Third-Party App Data Access: Research Shows 64% Lack Justification

Third-Party App Data Access: Research Shows 64% Lack Justification

Research analyzing 4,700 leading websites reveals that 64% of third-party applications now access sensitive data without business justification, up from 51% in 2024.

  • Government sector malicious activity spiked from 2% to 12.9%, while 1 in 7 Education sites show active compromise.
  • Specific offenders: Google Tag Manager (8% of violations), Shopify (5%), Facebook Pixel (4%).

Download the complete 43-page analysis →

TL;DR

A critical disconnect emerges in the 2026 research: While 81% of security leaders call web attacks a top priority, only 39% have deployed solutions to stop the bleeding.

Last year’s research found 51% unjustified access. This year it’s 64% — and accelerating into public infrastructure.

What is Web Exposure?

Gartner coined ‘Web Exposure Management’ to describe security risks from third-party applications: analytics, marketing pixels, CDNs, and payment tools. Each connection expands your attack surface; a single vendor compromise can trigger a massive data breach by injecting code to harvest credentials or skim payments.

This risk is fueled by a governance gap, where marketing or digital teams deploy apps without IT oversight. The result is chronic misconfiguration, where over-permissioned applications are granted access to sensitive data fields they don’t functionally need.

This research analyzes exactly what data these third-party apps touch and whether they have a legitimate business justification.

Methodology

Over 12 months (ending Nov. 2025), Reflectiz analyzed 4,700 leading websites using its proprietary Exposure Rating system. It analyzes the huge number of data points it gathers from scanning millions of websites by considering each risk factor in context, adds them together to create an overall level of risk, and expresses this as a simple grade, from A to F. Findings were supplemented by a survey of 120+ security leaders in the healthcare, finance, and retail sectors.

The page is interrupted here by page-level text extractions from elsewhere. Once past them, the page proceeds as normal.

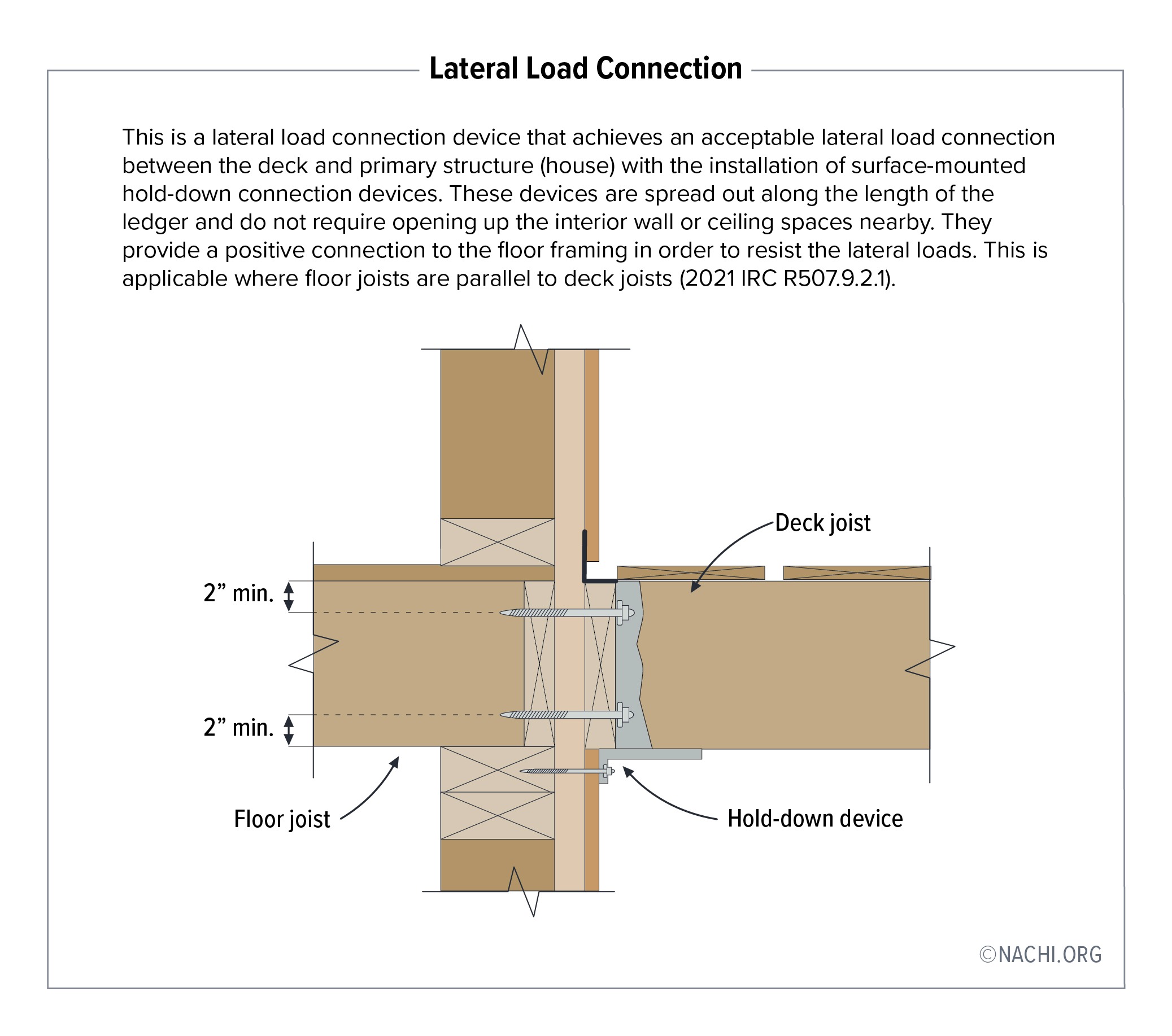 Lateral Load Connection

This is a lateral load connection device that achieves an acceptable lateral load connection between the deck and primary structure (house) with the installation of surface-mounted hold-down connection devices. These devices are spread out along the length of the ledger and do not require opening up the interior wall or ceiling spaces nearby. They provide a positive connection to the floor framing in order to resist the lateral loads. This is applicable where floor joists are parallel to deck joists (2021 IRC R507.9.2.1).

Deck joist

2” min.

2” min.

Floor joist

Hold-down device

©NACHI.ORG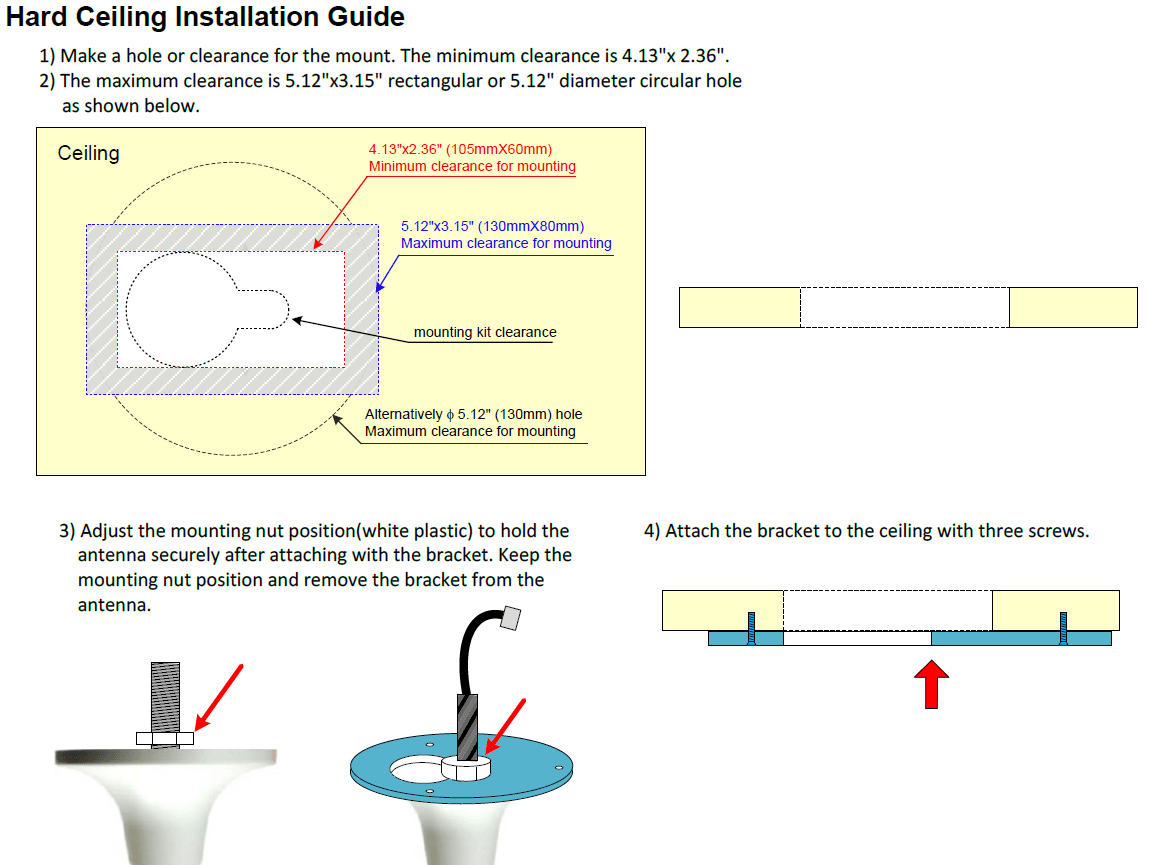 Hard Ceiling Installation Guide

1) Make a hole or clearance for the mount. The minimum clearance is 4.13"x 2.36".
2) The maximum clearance is 5.12"x3.15" rectangular or 5.12" diameter circular hole as shown below.

Ceiling

4.13"x2.36" (105mmX60mm)
Minimum clearance for mounting

5.12"x3.15" (130mmX80mm)
Maximum clearance for mounting

mounting kit clearance

Alternatively $\phi$ 5.12" (130mm) hole
Maximum clearance for mounting

3) Adjust the mounting nut position(white plastic) to hold the antenna securely after attaching with the bracket. Keep the mounting nut position and remove the bracket from the antenna.

4) Attach the bracket to the ceiling with three screws.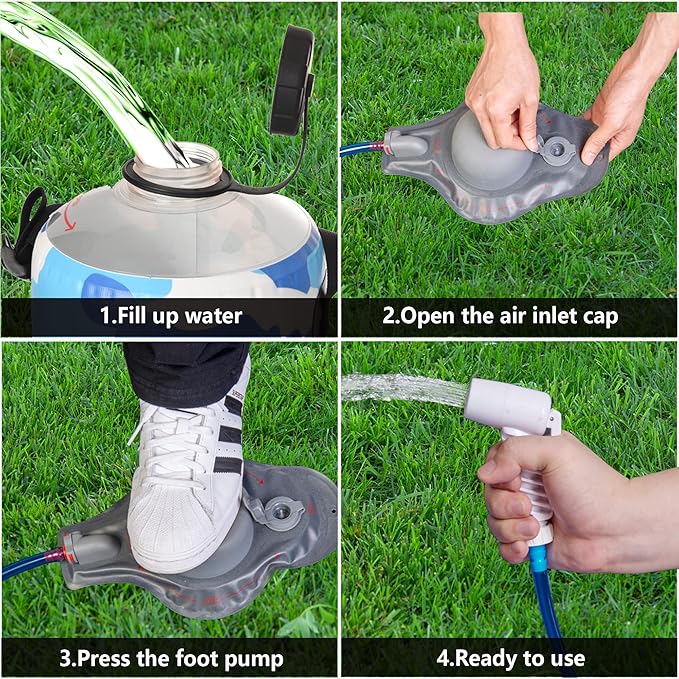 1.Fill up water

2.Open the air inlet cap

3.Press the foot pump

4.Ready to use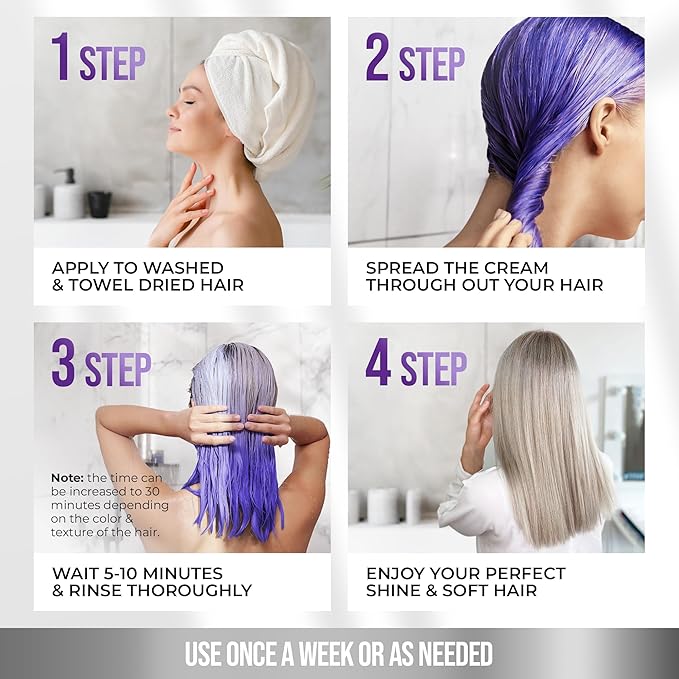 1 STEP

APPLY TO WASHED & TOWEL DRIED HAIR

2 STEP

SPREAD THE CREAM THROUGH OUT YOUR HAIR

3 STEP

Note: the time can be increased to 30 minutes depending on the color & texture of the hair.

WAIT 5-10 MINUTES & RINSE THOROUGHLY

4 STEP

ENJOY YOUR PERFECT SHINE & SOFT HAIR

USE ONCE A WEEK OR AS NEEDED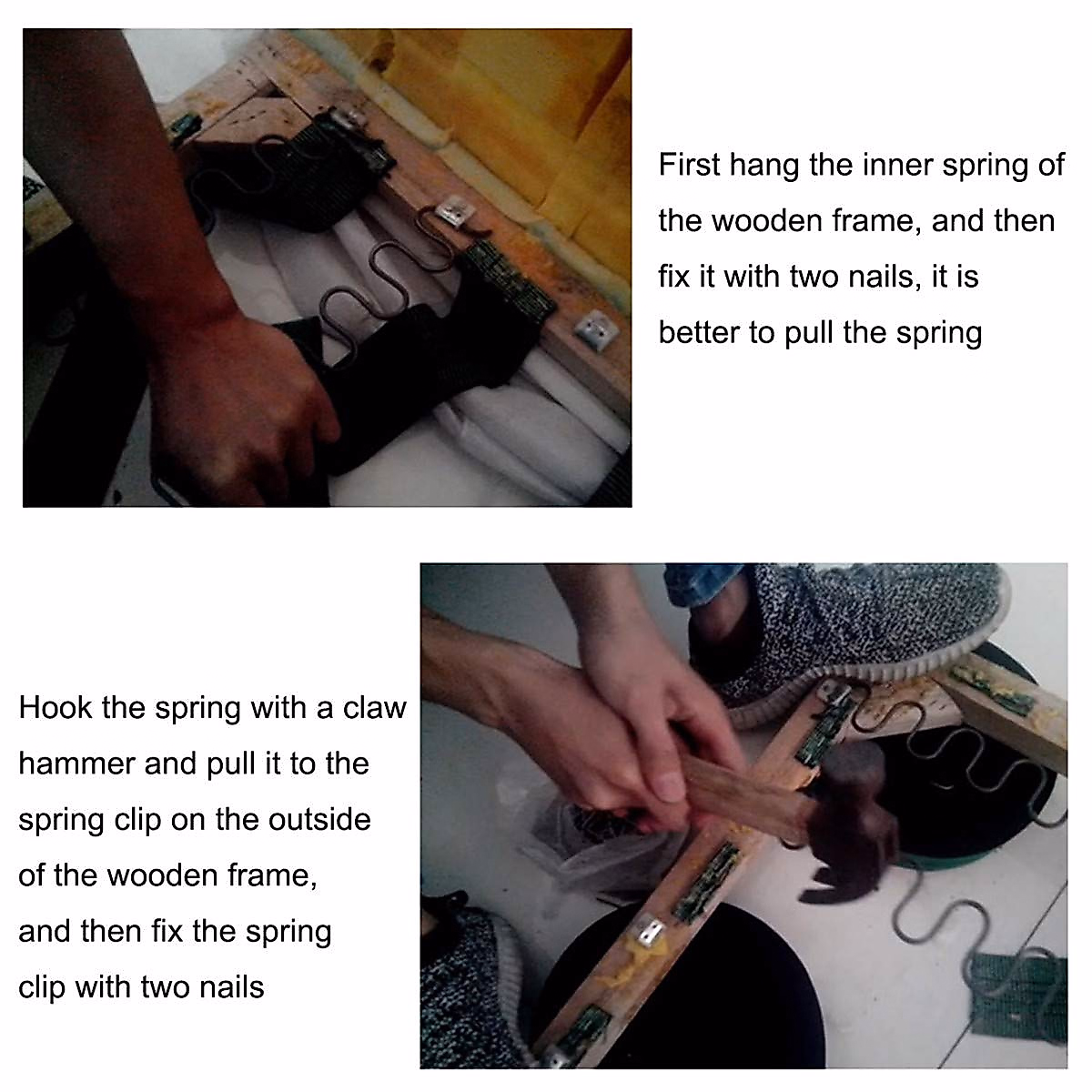 First hang the inner spring of the wooden frame, and then fix it with two nails, it is better to pull the spring

Hook the spring with a claw hammer and pull it to the spring clip on the outside of the wooden frame, and then fix the spring clip with two nails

The Unjustified Access Crisis

The report highlights a growing governance gap termed “unjustified access”: instances where third-party tools are granted access to sensitive data without a demonstrable business need.

Access is flagged when a third-party script meets any of these criteria:

  • Irrelevant Function: Reading data unnecessary for its task (e.g., a chatbot accessing payment fields).
  • Zero-ROI Presence: Remaining active on high-risk pages despite 90+ days of zero data transmission.
  • Shadow Deployment: Injection via Tag Managers without security oversight or “least privilege” scoping.
  • Over-Permissioning: Utilizing “Full DOM Access” to scrape entire pages rather than restricted elements.

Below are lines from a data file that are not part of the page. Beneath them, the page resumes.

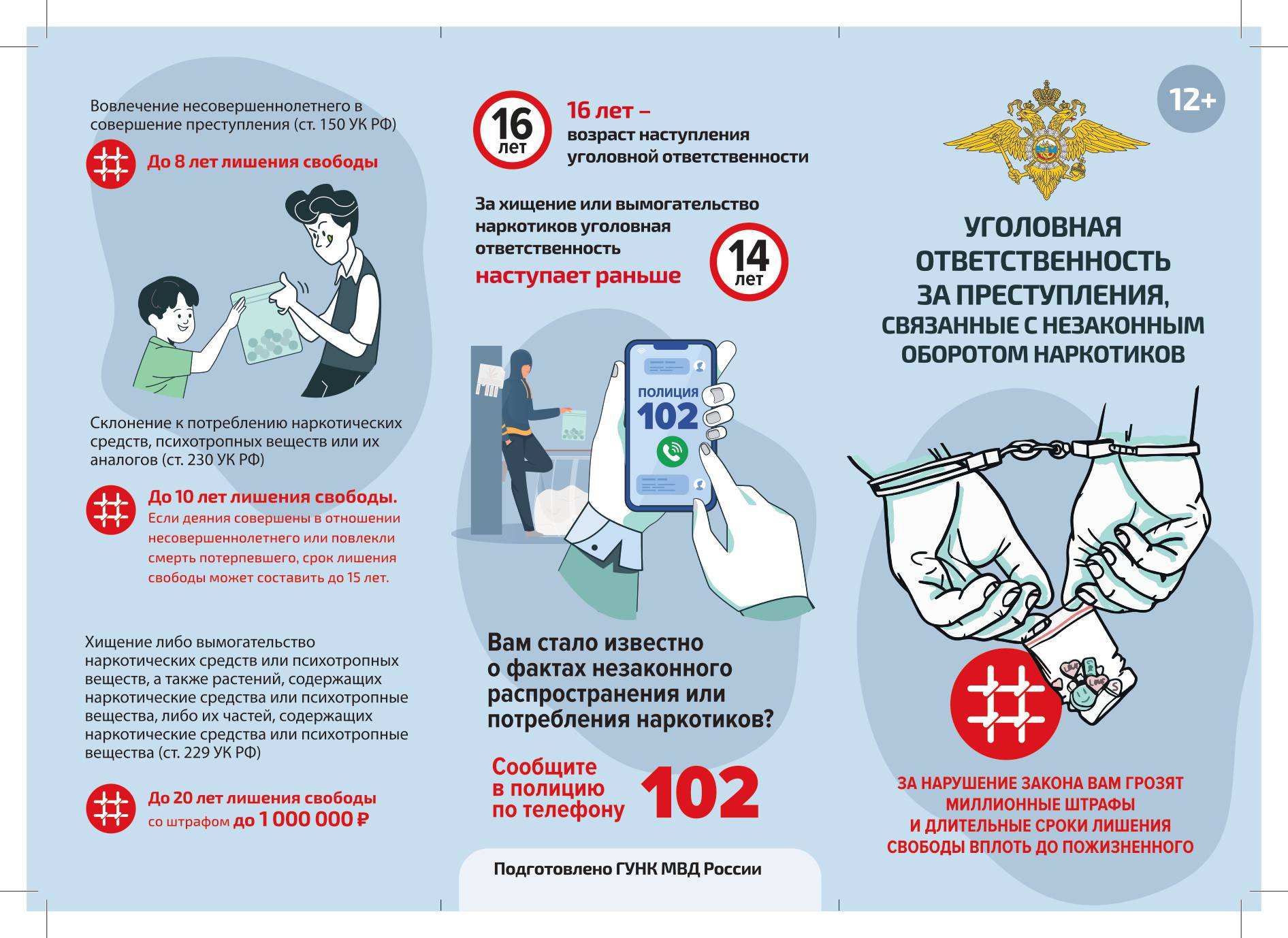 Вовлечение несовершеннолетнего в совершение преступления (ст. 150 УК РФ)

До 8 лет лишения свободы

Склонение к потреблению наркотических средств, психотропных веществ или их аналогов (ст. 230 УК РФ)

До 10 лет лишения свободы.
Если деяния совершены в отношении несовершеннолетнего или повлекли смерть потерпевшего, срок лишения свободы может составить до 15 лет.

Хищение либо вымогательство наркотических средств или психотропных веществ, а также растений, содержащих наркотические средства или психотропные вещества, либо их частей, содержащих наркотические средства или психотропные вещества (ст. 229 УК РФ)

До 20 лет лишения свободы со штрафом до 1 000 000 ₽

16 лет

16 лет – возраст наступления уголовной ответственности

За хищение или вымогательство наркотиков уголовная ответственность наступает раньше

14 лет

ПОЛИЦИЯ 102

Вам стало известно о фактах незаконного распространения или потребления наркотиков?

Сообщите в полицию по телефону 102

Подготовлено ГУНК МВД России

12+

УГОЛОВНАЯ ОТВЕТСТВЕННОСТЬ ЗА ПРЕСТУПЛЕНИЯ, СВЯЗАННЫЕ С НЕЗАКОННЫМ ОБОРОТОМ НАРКОТИКОВ

ЗА НАРУШЕНИЕ ЗАКОНА ВАМ ГРОЗЯТ МИЛЛИОННЫЕ ШТРАФЫ И ДЛИТЕЛЬНЫЕ СРОКИ ЛИШЕНИЯ СВОБОДЫ ВПЛОТЬ ДО ПОЖИЗНЕННОГО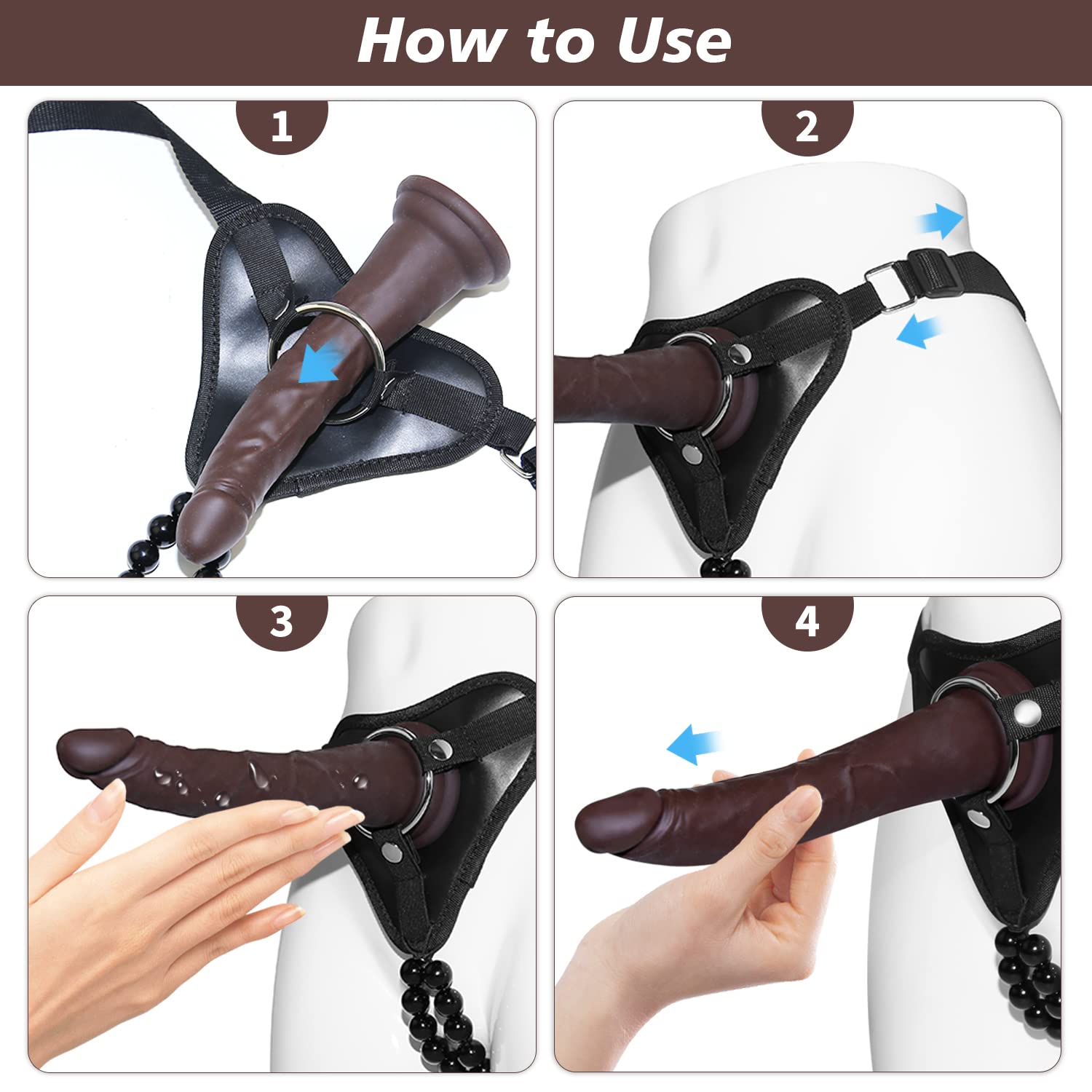 How to Use

1

2

3

4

“Organizations are granting sensitive data access by default rather than exception.” This trend is most acute in Entertainment and Online Retail, where marketing pressures often override security reviews.

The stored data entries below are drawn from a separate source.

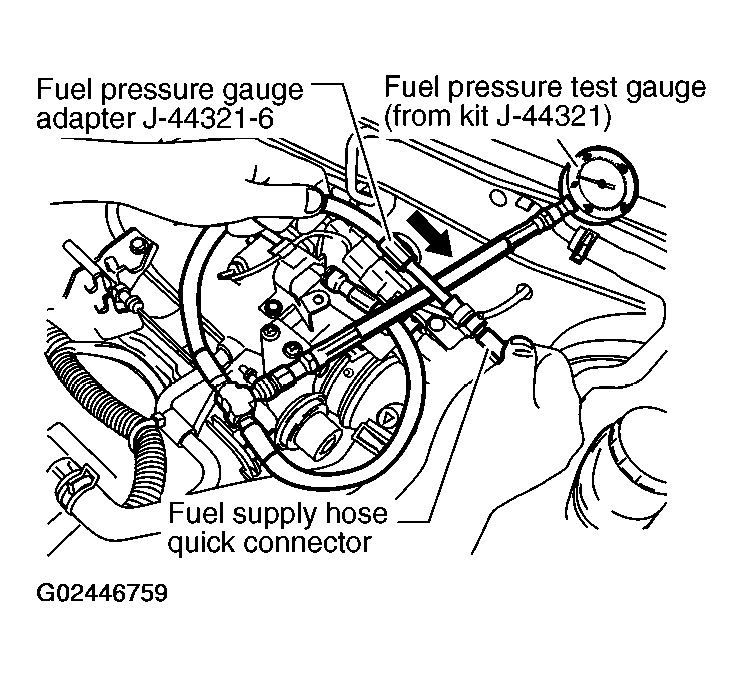 Fuel pressure gauge adapter J-44321-6

Fuel pressure test gauge (from kit J-44321)

Fuel supply hose quick connector

G02446759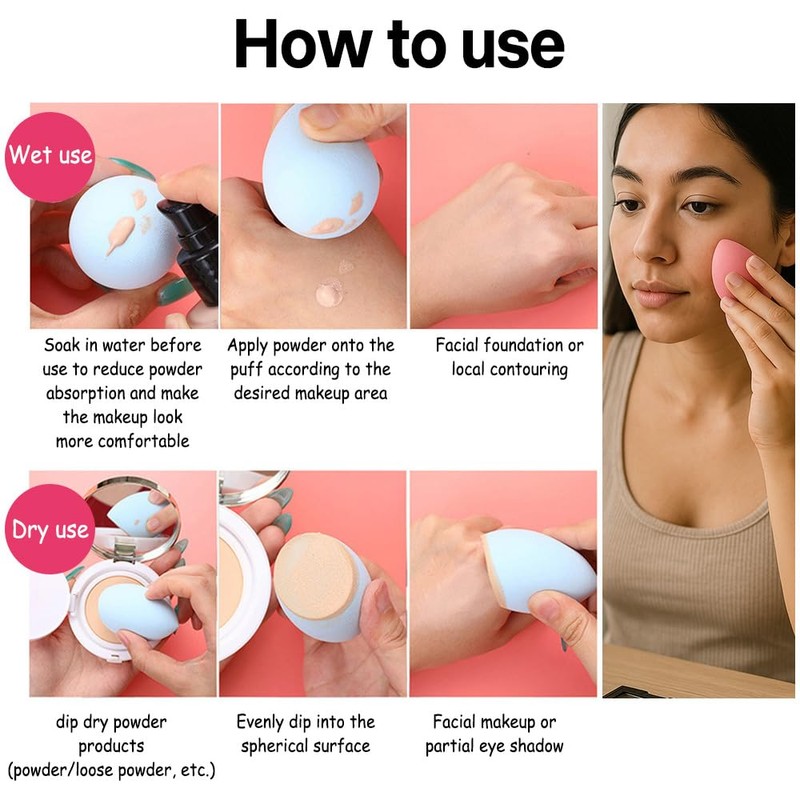 How to use

Wet use

Soak in water before use to reduce powder absorption and make the makeup look more comfortable

Apply powder onto the puff according to the desired makeup area

Facial foundation or local contouring

Dry use

dip dry powder products (powder/loose powder, etc.)

Evenly dip into the spherical surface

Facial makeup or partial eye shadow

The study identifies specific tools driving this exposure:

  • Google Tag Manager: Accounts for 8% of all unjustified sensitive data access.
  • Shopify: 5% of unjustified access.
  • Facebook Pixel: In 4% of analyzed deployments, the pixel was found to be over-permissioned, capturing sensitive input fields it did not require for functional tracking.

This governance gap isn’t theoretical. A recent survey of 120+ security decision-makers from healthcare, finance, and retail found that 24% of organizations rely solely on general security tools like WAF, leaving them vulnerable to the specific third-party risks this research identified. Another 34% are still evaluating dedicated solutions, meaning 58% of organizations lack proper defenses despite recognizing the threat.

Critical Infrastructure Under Siege

While the stats show massive spikes in Government and Education breaches, the cause is financial rather than technical.

  • Government Sector: Malicious activity exploded from 2% to 12.9% .
  • Education Sector: Signs of compromised sites quadrupled to 14.3% (1 in 7 sites)
  • Insurance Sector: By contrast, this sector reduced malicious activity by 60%, dropping to just 1.3%.

Budget-constrained institutions are losing the supply chain battle. Private sectors with better governance budgets are stabilizing their environments.

Survey respondents confirmed this: 34% cited budget constraints as their primary obstacle, while 31% pointed to a lack of in-house expertise to manage third-party risks. Another 16% admitted they hadn’t yet prioritized third-party risk, and 19% cited compliance hurdles as a barrier to action.

Government and educational institutions need solutions and budgets now.

The Solution: Web Exposure Management

The research concludes with a clear call to action: Prioritize Web Exposure Management with dedicated solutions to monitor third-party data access and enforce least-privilege policies.

“We’ve moved into an era of web-native data breaches, where hackers are bypassing traditional defenses by exploiting JavaScript weaknesses,” said Gil Hecht, CEO of Reflectiz. “The research is a wake-up call: organizations can no longer ignore the risks of their web supply chain, especially as governments and education face growing threats.